50歳を目前に頭をよぎった
「人生二毛作」という言葉
――起業までの経緯を教えてください。
芳賀グルーヴナウの創業は2020年12月で、私が48歳の時です。それまでは、エネルギー関連企業でシステムエンジニア(SE)の仕事をしていました。昔からプログラミングに興味があり、「何でも屋」よりも「スペシャリスト」になりたかった。就職口に決めたのは、転勤せずに済む会社だったからです。今から思うと安定志向でしたね。仕事は主にグループ企業の社内システムの構築で、開発設計からメンテナンスまで一貫して数多く手がけてきました。
でも、50歳を目前にして「人生二毛作」という言葉がよぎり、一度きりの人生、やらないで悔いを残したくないと。「システムが故障した」と夜中に呼び出される生活に疲れたのも確かです。良かれと思って提案しても即断即決できない会社組織では挑戦しにくい。3人の息子がみな小学生になり、手がかからなくなったタイミングだったことも起業を考え始めたきっかけです。
伊豫田当時はTAMAがまだなかったので、東京・丸の内のTOKYO創業ステーションの起業塾に参加されたのが始まりでしたね。講師役の僕と初めて出会ってから、もう2年になりますね。
芳賀TOKYO創業ステーションはネットを検索して知りました。でも、それから半年間は悶々(もんもん)とする日々で、実際に起業塾に参加したのは2019年の秋。それでもなんだかんだ忙しく講座の半分も受講できず、大きな組織での「ワークライフバランス」の取りにくさに限界を感じていました。(今は完全に解放されています!!)

「起業塾」参加から始め、
「プランコンサルティング」へ
伊豫田TAMAも同様ですが、TOKYO創業ステーションには「Startup Hub Tokyo(スタートアップ・ハブ・トウキョウ、略称スタハ)」と「Planning Port(プランニング・ポート、同PP)」の2つの機能があります。スタハは主に起業の夢がまだ漠然としている人向け、PPは創業に向けて具体的な事業計画を練り、準備を進めたい人向けで、芳賀さんはPPのエントリーカリキュラムである起業塾に参加されたわけですが、この起業塾の特徴はワーク(実習)の多さです。ワークが多いとその都度、受講生は個別に講師からアドバイスがもらえ、講師も受講生の胸の内を把握できます。
芳賀起業塾は事業計画書の作成ノウハウを集中的に学びますが漠然と「子どもの夢をかなえる仕事がしたい」と考えていた程度の私には、短期間で計画書に落とし込むことができなかった。
伊豫田だからマンツーマンで指導を仰げ、より密度が濃い「プランコンサルティング」へとシフトしたのですね。
芳賀初めは資金面の心配があったので、お金に詳しいプランコンサルタントに何人か相談したのですが、最終的に伊豫田先生にお願いすることにしました。世にない価値やビジネスの創造を得意とされている伊豫田先生にひかれたことや、私が目指すプログラミングやゲーム関連分野への理解もあり、話を前に進めやすかったからです。

_課題一覧:_
- 1) 起業の経緯についての対談で、芳賀さんが最終的にプランコンサルタントとして伊豫田先生を選んだのはなぜですか。対談で述べられている理由を1〜3文で説明してください。
- 2) 起業の経緯についての対談の続きを、最後の発言の後から書き進めてください。
これらの項目は使わなくてもかまいません。

[抽出された項目]

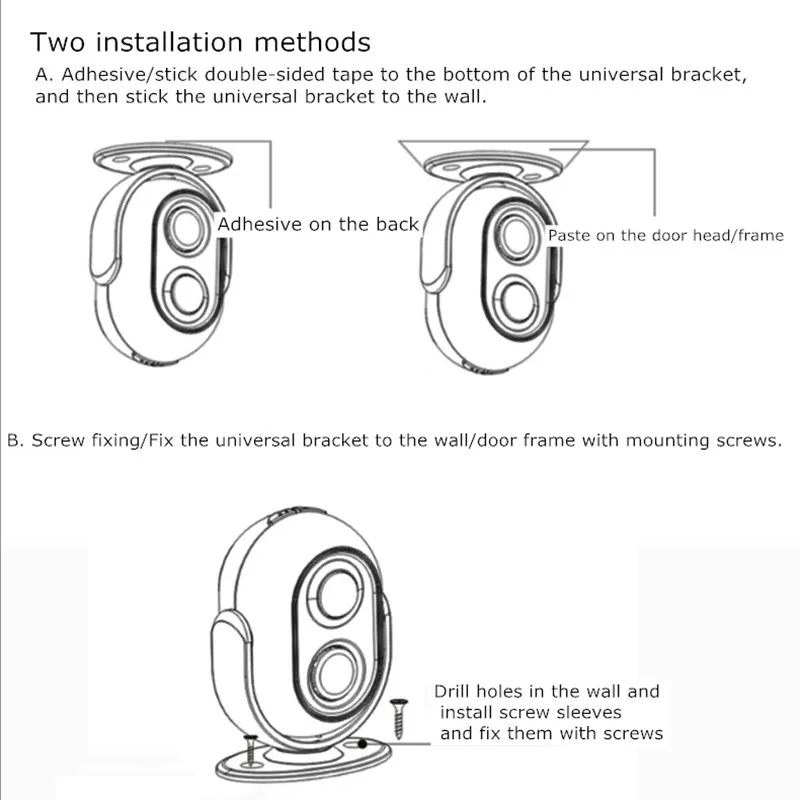 Two installation methods

A. Adhesive/stick double-sided tape to the bottom of the universal bracket, and then stick the universal bracket to the wall.

Adhesive on the back

Paste on the door head/frame

B. Screw fixing/Fix the universal bracket to the wall/door frame with mounting screws.

Drill holes in the wall and install screw sleeves and fix them with screws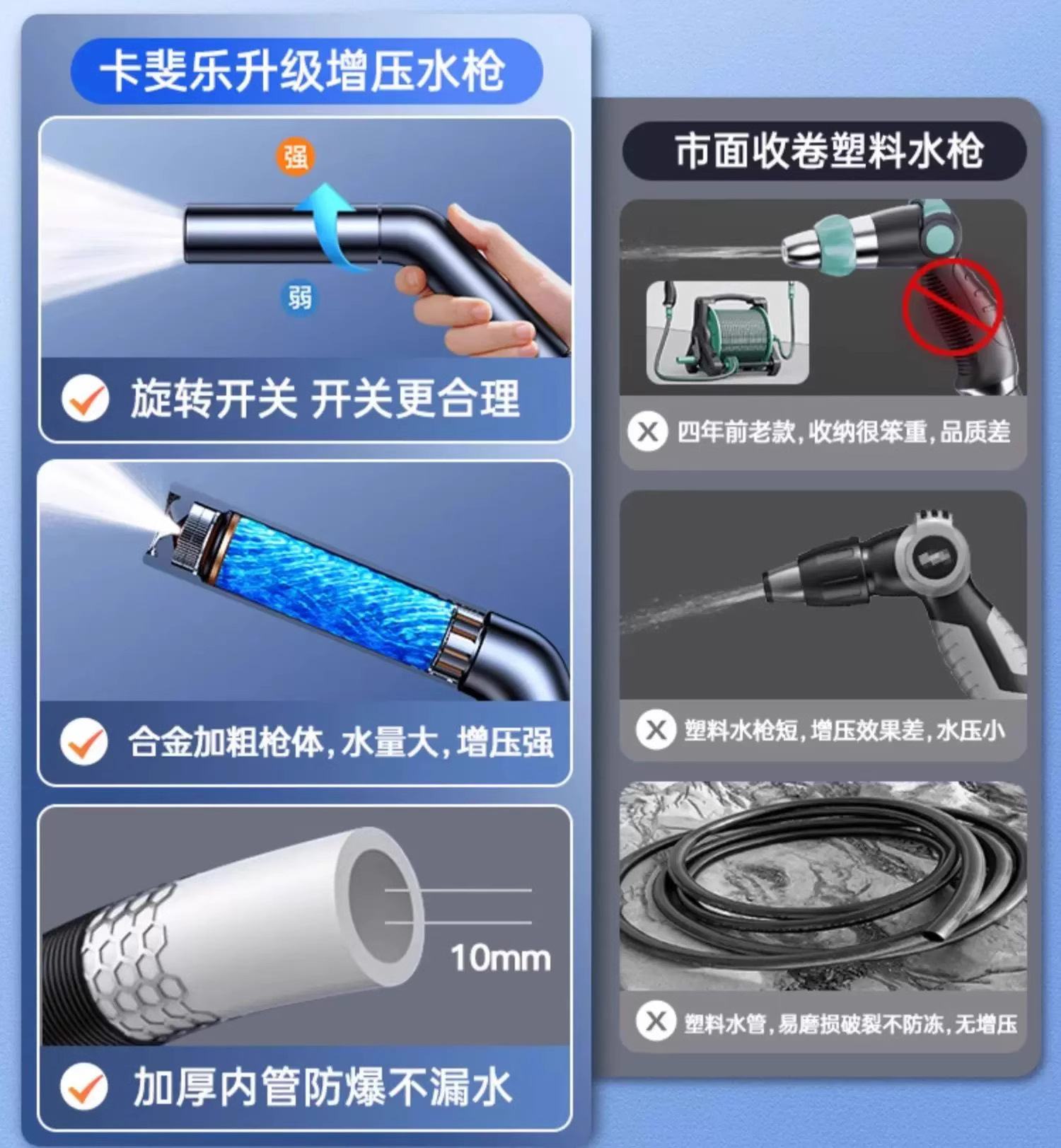 卡斐乐升级增压水枪

强

弱

旋转开关 开关更合理

合金加粗枪体，水量大，增压强

10mm

加厚内管防爆不漏水

市面收卷塑料水枪

四年前老款，收纳很笨重，品质差

塑料水枪短，增压效果差，水压小

塑料水管，易磨损破裂不防冻，无增压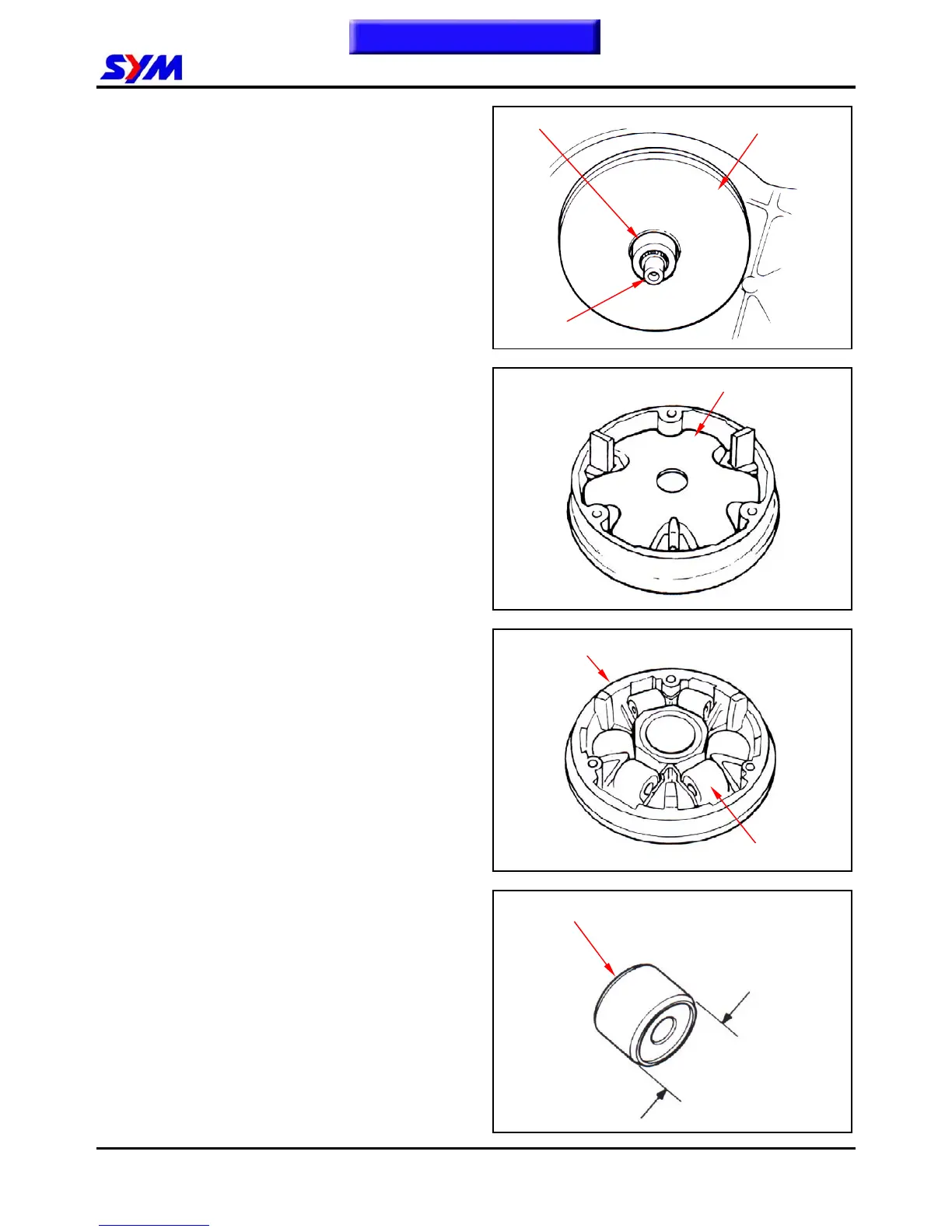 SYM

_解答一覧:_
- 1) 伊豫田先生が世にない価値やビジネスの創造を得意としている点にひかれたからです。さらに、芳賀さんが目指すプログラミングやゲーム関連分野にも理解があり、話を前に進めやすかったためです。

- 2)
伊豫田実は僕も中学時代、パソコンを買ったり、プログラミング雑誌を買ったりしていて、お互い気が合いましたね。まさにご縁です。

グルーヴナウ社長・芳賀達彦さん

腹落ちすれば人は化ける
考えを煮詰める時間も大事
――プランコンサルティングは具体的にどのようなものだったのですか。
伊豫田プランコンサルティングは1回45分間で、最終的には創業に向けた事業計画書の作成を目指しています。毎回、僕は相手に考えさせるように心がけています。「本当にそれでいいの?」という問いかけを何度も何度も投げかけて。本人の腹が決まらない限り、心がすぐにブレる。逆にいったん腹落ちすれば、人は化ける。変わりようがすごい。
芳賀プランコンサルティングの場で、何度も「それでいいの?」と聞かれ、ニヤリとされる度に帰宅後、自分なりにあれこれ調べたり、考えたりの連続でした。その過程で漠然としていた思いがどんどんフォーカスされていき、自分が目指すべき方向性や、力を発揮できる分野が見えてきたのです。プログラミングやeスポーツと呼ばれるゲームの分野で頑張ろうと決めたのも、ゲーム開発やプロゲーマーなどが子どもたちに人気の職業で、学校教育の現場にも導入されてきたことや、私自身ゲーム好きで、SEの経験もしっかり生かせるな、と思ったからです。
伊豫田プランコンサルティングは私の場合2週間に1回のペースで相談に来る人が多いのですが、芳賀さんは1回相談に来たと思ったら、次はしばらく来なかったり。でも、それはご自身の考えを煮詰めている時間だったのですよね。

プランコンサルタント・伊豫田竜二さん

入念に練り上げたプランで、
融資もスムーズに
芳賀伊豫田先生からは「地元密着」というヒントをもらい、今も心がけています。eスポーツのイベントを地元で開催した際、地元の駄菓子屋さんとコラボして、集客につなげました。息子からいつも利用している駄菓子屋さんの話を聞いたときに「これだ!」と思いつき、すぐにお店に押しかけてしまいました。私は「初めまして」だったのですが、コラボ話を切り出し10分ほどで意気投合し、トントン拍子で実現した。それは大きな組織では味わえない醍醐味でしたね。
伊豫田芳賀さんの会社は「スピリッツ」と呼ばれる東京信用保証協会と東京都中小企業振興公社の提携保証制度に基づく融資案件第1号だったんですよ。
芳賀プランコンサルティングを受けながら入念に練り上げた基本プランだからでしょう。融資申込書を1枚記入しただけで、スムーズに融資が受けられたのは助かりました。プランコンサルティング後は創業助成金にチャレンジされる人が多いと聞きますが、狭き門でもあります。私の場合は会社が商店街の中にあるので、商店街活性化のための助成金が活用できました。その助成金の利用をすすめてくれたのもTOKYO創業ステーションTAMAの別のプランコンサルタントで、随分と助けられました。

地元サッカーチームのジャンパーに協賛し事業PR

グルーヴナウは、子ども向けロボット・プログラミング教室などを運営する
リスクよりワクワク感が
上回っていれば起業できる
――最後に施設の上手な活用法や今後の夢などお聞かせください。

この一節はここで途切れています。